YOUR INSTRUCTIONS:
Among the entries, which lines carry the string "over"? Copy each of them.

INPUT FOR THIS TASK:
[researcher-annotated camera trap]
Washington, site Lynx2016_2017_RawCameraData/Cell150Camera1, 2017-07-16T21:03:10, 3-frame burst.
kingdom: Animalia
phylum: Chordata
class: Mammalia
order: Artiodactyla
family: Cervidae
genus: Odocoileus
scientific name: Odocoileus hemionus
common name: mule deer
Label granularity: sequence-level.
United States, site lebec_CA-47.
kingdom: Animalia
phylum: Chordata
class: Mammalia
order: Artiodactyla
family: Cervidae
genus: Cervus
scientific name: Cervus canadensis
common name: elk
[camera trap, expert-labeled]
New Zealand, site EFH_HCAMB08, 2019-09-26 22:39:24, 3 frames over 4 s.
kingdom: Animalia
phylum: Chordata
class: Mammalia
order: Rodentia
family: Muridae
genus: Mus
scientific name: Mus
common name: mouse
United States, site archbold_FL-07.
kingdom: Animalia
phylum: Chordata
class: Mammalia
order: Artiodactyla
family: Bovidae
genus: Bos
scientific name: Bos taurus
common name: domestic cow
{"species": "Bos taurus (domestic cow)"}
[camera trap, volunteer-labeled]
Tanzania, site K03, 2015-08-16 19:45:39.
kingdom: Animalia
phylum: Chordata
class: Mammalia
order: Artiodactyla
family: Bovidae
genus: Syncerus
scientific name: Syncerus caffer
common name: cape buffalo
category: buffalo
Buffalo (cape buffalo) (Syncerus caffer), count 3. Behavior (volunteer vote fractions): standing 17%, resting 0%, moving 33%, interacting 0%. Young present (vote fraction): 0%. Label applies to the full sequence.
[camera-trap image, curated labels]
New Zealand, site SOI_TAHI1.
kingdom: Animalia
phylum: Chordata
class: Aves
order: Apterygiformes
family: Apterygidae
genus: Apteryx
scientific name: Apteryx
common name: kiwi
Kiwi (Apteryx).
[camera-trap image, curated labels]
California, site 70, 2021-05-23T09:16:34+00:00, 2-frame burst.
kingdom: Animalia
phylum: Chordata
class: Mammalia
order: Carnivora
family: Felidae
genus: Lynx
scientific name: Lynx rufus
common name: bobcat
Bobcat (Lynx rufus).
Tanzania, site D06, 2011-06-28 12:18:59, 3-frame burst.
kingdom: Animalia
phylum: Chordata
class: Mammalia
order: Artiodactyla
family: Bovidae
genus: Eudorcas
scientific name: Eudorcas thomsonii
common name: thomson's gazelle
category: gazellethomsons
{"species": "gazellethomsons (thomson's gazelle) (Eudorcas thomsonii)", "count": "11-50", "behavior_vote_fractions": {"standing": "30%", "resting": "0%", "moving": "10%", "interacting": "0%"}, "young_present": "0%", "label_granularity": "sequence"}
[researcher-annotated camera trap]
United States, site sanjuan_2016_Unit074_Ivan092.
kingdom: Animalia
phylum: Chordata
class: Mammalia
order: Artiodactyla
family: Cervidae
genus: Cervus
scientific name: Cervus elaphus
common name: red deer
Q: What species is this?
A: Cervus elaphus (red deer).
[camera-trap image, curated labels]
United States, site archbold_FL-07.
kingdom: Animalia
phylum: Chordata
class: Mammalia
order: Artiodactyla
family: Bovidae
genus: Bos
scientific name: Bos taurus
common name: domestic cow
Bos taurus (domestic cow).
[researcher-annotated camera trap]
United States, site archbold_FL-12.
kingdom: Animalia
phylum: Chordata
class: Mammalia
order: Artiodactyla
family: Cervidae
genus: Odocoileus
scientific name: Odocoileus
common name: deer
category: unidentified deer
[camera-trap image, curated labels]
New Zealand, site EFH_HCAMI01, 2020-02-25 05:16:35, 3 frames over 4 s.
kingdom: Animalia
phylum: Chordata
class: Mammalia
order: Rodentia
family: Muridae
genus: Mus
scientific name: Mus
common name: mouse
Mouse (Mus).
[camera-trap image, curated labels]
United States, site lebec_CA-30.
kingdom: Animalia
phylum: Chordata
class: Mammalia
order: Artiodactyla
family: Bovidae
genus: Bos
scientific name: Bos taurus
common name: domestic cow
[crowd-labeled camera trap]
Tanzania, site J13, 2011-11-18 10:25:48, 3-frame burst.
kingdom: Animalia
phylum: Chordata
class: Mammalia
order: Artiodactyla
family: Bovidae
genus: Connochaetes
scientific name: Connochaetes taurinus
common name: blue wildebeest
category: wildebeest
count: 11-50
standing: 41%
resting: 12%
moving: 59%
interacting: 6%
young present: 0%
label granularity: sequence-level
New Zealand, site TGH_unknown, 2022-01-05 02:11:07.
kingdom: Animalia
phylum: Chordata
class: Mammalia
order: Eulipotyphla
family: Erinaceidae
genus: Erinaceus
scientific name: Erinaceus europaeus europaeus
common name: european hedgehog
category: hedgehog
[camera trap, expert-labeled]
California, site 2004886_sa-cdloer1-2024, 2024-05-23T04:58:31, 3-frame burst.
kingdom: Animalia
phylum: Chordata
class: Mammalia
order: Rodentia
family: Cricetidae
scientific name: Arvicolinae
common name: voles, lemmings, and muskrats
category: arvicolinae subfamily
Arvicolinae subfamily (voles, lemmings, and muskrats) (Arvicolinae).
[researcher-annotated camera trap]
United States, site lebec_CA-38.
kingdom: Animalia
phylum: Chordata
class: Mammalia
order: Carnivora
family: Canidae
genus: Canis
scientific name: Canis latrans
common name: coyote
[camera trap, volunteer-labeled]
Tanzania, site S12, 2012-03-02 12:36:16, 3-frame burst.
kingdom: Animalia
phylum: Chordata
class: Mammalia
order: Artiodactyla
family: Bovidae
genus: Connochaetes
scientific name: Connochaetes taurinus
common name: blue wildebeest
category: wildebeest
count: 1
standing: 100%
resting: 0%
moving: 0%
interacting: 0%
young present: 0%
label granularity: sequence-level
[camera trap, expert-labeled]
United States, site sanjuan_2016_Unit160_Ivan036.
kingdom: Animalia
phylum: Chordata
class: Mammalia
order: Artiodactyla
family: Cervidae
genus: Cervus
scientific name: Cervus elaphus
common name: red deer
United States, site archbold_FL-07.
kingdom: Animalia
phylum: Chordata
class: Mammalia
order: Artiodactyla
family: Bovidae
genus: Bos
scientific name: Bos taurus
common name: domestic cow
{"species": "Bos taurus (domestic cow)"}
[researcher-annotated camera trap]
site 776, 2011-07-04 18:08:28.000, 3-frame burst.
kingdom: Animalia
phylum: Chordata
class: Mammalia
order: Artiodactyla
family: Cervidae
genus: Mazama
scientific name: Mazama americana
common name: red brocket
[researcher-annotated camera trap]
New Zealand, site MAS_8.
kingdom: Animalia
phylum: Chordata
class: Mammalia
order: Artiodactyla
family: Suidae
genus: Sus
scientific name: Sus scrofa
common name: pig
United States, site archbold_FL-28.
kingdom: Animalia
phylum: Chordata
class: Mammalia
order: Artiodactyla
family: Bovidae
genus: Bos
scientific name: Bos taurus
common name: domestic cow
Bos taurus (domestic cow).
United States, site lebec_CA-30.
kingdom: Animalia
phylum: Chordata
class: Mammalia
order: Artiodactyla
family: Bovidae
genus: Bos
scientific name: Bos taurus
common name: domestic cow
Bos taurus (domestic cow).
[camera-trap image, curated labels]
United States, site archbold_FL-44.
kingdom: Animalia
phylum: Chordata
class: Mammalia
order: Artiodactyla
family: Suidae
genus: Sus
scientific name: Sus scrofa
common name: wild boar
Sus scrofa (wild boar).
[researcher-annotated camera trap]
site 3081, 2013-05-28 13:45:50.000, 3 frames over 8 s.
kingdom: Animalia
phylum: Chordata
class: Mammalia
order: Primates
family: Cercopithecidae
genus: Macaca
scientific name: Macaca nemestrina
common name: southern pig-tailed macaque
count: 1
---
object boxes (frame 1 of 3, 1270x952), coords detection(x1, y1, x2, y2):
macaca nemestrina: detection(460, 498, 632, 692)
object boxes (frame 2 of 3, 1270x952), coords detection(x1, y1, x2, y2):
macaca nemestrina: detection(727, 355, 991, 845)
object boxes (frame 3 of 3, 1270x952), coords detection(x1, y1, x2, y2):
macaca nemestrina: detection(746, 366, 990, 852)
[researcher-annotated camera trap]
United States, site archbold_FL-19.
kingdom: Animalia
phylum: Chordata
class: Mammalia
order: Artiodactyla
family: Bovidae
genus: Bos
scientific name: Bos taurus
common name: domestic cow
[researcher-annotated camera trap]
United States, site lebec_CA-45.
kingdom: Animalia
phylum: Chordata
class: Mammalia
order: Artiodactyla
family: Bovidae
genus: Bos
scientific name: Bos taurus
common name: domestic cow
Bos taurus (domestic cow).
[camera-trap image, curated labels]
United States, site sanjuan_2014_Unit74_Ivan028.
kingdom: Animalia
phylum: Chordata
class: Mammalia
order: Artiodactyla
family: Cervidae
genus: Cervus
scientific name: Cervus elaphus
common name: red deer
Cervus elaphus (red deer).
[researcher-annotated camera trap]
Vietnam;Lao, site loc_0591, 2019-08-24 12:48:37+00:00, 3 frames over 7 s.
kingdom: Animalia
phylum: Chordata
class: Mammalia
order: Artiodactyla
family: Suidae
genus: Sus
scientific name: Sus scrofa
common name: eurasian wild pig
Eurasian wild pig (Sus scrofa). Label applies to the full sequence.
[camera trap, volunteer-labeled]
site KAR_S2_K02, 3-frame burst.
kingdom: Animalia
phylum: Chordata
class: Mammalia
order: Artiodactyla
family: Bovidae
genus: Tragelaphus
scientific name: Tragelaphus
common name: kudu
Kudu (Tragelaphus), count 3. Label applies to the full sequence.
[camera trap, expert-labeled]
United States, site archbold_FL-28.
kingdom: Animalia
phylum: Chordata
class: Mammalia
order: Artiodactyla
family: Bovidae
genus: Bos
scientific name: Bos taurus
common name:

TASK SOLUTION:
New Zealand, site EFH_HCAMB08, 2019-09-26 22:39:24, 3 frames over 4 s.
New Zealand, site EFH_HCAMI01, 2020-02-25 05:16:35, 3 frames over 4 s.
site 3081, 2013-05-28 13:45:50.000, 3 frames over 8 s.
Vietnam;Lao, site loc_0591, 2019-08-24 12:48:37+00:00, 3 frames over 7 s.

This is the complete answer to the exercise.